While a lot of recent news about Lance Armstrong has overshadowed the wheeling and dealing happening at the Interbike trade show, one aspect of his return actually has relevance specific to the industry. The Wall Street Journal reported Thursday that Armstrong is investing millions of dollars into component maker SRAM, as part of the deal with Lehman Brothers Merchant Bank, subsidiary of the recently collapsed investment bank Lehman Brothers.
While the two entities are relatively separate, the infusion of cash from Armstrong is expected to have a positive impact. Lehman had actually courted Lance prior to any knowledge of his comeback, beginning as far back as 2007. And the fact that Armstrong will be riding SRAM as part of the existing sponsorship with Astana is apparently just coincidence. "The funny thing, when we did the deal with Lance we were unaware that he was planning to return to competitive cycling," Charlie Moore, a managing director of Lehman Brothers Merchant Banking told WSJ. "It's serendipitous."
"It's great to have that kind of intelligent money, really knowledgeable money to be part of the company," SRAM president Stan Day told Cyclingnews. "It's a small piece of the total investment but it is a meaningful piece to be sure.

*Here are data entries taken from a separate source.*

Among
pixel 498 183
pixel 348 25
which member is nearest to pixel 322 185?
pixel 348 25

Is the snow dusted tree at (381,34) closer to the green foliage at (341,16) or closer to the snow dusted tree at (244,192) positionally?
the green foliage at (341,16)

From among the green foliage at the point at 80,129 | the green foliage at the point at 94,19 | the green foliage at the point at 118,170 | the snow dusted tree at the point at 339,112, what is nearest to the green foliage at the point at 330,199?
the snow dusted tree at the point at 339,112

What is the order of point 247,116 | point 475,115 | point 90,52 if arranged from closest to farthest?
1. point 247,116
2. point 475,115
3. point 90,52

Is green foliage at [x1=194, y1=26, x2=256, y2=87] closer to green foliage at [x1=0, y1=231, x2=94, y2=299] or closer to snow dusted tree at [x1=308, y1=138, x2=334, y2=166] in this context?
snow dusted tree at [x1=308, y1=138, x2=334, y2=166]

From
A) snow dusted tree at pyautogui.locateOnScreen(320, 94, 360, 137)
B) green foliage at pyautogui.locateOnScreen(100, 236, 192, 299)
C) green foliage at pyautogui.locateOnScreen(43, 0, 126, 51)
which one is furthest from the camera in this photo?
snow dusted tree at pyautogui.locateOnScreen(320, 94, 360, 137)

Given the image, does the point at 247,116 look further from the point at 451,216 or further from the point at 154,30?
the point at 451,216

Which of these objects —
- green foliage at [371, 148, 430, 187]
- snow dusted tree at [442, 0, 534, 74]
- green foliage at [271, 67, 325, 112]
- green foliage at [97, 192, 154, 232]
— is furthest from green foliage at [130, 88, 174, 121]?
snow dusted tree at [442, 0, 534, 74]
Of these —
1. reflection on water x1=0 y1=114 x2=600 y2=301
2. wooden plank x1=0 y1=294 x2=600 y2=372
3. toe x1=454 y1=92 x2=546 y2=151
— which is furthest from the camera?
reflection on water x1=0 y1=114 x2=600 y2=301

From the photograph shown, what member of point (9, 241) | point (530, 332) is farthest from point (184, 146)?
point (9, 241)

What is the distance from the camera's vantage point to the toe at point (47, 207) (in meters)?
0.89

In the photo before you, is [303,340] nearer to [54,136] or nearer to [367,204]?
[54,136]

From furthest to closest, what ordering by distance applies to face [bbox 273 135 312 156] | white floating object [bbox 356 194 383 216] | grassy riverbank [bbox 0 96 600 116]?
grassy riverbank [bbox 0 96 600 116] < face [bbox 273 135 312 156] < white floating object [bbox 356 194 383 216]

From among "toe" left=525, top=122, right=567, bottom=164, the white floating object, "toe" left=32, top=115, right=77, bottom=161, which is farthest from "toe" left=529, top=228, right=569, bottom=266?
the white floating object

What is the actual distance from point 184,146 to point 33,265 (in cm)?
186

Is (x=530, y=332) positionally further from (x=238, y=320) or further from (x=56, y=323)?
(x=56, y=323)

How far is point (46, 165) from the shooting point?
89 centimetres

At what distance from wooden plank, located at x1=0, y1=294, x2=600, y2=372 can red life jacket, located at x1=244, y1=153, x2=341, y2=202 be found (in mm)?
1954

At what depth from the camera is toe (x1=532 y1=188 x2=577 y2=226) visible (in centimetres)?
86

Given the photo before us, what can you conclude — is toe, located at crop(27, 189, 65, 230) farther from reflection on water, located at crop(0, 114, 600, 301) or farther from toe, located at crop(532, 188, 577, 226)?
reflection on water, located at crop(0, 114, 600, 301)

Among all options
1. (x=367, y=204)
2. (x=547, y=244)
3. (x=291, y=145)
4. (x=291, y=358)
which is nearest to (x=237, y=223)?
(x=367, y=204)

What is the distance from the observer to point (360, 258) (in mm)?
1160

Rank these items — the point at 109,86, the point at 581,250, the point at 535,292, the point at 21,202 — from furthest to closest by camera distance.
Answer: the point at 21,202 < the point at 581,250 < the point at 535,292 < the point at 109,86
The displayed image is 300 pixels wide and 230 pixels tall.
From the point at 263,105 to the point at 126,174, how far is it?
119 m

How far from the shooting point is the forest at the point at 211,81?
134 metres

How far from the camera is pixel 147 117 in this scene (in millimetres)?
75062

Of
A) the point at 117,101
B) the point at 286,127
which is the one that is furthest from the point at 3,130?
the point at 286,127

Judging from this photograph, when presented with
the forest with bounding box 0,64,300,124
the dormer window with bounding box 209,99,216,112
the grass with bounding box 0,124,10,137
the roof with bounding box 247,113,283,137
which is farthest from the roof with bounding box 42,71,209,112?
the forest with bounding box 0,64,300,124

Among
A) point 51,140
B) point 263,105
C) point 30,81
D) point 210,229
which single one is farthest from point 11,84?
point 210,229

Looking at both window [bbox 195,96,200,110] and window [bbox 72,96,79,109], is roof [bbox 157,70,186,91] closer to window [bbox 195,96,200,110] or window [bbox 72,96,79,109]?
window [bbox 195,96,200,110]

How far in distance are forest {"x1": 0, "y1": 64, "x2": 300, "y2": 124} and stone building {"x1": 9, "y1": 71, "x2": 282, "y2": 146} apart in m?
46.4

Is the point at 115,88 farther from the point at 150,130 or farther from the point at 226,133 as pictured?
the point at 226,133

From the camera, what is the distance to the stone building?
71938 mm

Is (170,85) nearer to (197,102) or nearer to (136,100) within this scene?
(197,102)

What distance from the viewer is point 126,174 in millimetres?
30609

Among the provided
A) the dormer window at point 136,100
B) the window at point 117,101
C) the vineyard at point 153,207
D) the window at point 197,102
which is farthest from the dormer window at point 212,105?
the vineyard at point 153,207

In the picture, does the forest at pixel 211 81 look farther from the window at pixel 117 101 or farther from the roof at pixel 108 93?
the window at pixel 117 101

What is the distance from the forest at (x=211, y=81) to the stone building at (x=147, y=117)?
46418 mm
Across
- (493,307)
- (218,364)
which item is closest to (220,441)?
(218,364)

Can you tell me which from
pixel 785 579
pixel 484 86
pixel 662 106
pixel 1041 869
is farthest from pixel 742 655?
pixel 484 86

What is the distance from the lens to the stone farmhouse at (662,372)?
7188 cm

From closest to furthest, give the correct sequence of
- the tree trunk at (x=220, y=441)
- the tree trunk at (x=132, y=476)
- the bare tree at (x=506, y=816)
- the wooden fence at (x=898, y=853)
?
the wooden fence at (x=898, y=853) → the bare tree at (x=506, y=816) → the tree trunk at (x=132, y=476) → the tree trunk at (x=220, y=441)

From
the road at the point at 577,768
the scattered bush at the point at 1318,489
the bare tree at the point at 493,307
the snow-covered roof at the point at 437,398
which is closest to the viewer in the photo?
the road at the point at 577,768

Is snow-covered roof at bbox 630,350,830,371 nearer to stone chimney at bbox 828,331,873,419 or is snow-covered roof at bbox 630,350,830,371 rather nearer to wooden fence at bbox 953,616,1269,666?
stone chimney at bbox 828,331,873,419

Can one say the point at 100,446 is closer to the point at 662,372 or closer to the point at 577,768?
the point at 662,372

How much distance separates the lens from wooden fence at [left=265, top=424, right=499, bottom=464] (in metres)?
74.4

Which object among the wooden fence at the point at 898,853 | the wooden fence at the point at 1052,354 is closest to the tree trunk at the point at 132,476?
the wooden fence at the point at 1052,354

We are excited that Lance is interested in riding are components and investing in our components, and that is a great combination."
"We certainly weren't the first in the industry to hear about it, but it came onto our plate three weeks ago," said Day. "We were as surprised as the whole industry but also pleased. Lance brings great credibility and great draw to the industry and it is good to have him back."

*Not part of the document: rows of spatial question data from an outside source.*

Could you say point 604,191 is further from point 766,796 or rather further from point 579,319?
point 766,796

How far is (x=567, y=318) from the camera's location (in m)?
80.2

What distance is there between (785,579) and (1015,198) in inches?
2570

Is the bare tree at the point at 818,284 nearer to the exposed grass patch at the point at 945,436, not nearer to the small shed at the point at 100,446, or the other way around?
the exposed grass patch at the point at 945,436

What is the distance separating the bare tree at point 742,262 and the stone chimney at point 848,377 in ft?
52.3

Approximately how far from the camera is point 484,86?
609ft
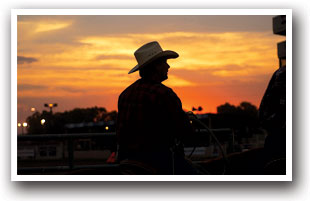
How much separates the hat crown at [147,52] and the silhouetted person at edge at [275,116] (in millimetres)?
1256

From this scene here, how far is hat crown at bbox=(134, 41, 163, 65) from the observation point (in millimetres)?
4688

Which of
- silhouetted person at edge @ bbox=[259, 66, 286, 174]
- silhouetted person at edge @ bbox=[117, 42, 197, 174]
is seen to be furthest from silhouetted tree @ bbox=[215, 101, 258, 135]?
silhouetted person at edge @ bbox=[117, 42, 197, 174]

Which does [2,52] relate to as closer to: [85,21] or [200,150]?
[85,21]

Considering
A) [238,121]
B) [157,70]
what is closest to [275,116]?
[157,70]

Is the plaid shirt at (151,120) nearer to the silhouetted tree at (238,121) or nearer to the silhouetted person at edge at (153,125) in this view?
the silhouetted person at edge at (153,125)

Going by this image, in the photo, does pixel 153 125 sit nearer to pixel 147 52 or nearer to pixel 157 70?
pixel 157 70

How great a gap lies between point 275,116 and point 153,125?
4.69 feet

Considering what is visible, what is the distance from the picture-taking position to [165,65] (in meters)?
4.67

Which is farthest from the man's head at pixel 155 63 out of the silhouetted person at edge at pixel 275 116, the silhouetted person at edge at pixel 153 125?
the silhouetted person at edge at pixel 275 116

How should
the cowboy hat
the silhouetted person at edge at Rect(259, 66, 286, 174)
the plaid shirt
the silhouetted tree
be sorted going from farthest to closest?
the silhouetted tree, the silhouetted person at edge at Rect(259, 66, 286, 174), the cowboy hat, the plaid shirt

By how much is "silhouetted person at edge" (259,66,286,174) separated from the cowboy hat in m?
1.17

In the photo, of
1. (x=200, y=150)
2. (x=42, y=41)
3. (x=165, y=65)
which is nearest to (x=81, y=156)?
(x=200, y=150)

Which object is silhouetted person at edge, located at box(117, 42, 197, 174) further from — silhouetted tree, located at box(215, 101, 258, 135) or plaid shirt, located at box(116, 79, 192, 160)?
silhouetted tree, located at box(215, 101, 258, 135)

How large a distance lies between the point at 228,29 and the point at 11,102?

The combination of Lance as a technical advisor, investor and now sponsored rider is quite a coup for SRAM in terms of battling for a share of the market with Armstrong's former component maker Shimano. Armstrong had been with the Japanese company for so long that he still rode their components at Wednesday night's Cross Vegas race at Interbike.
"We couldn't switch his bike out and have him go into a race right away!" Day laughed. "But he's ridden our product a lot over the last several months and he is comfortable with it. He likes the weight, stiffness and the use of carbon. It will be interesting to work him closer and get his ideas. We will incorporate that with our other athletes' feedback."
Day was present at the press conference where Armstrong gave details about his comeback and his opinions on doping in cycling and sport in general. "I agree with him," said Day. "We have rules. Let's test for it and if somebody gets caught, kick him out and get on the with the sport. Quit whining about it! We are all big grown men at this point and if somebody breaks the rules, get out and keep playing the game."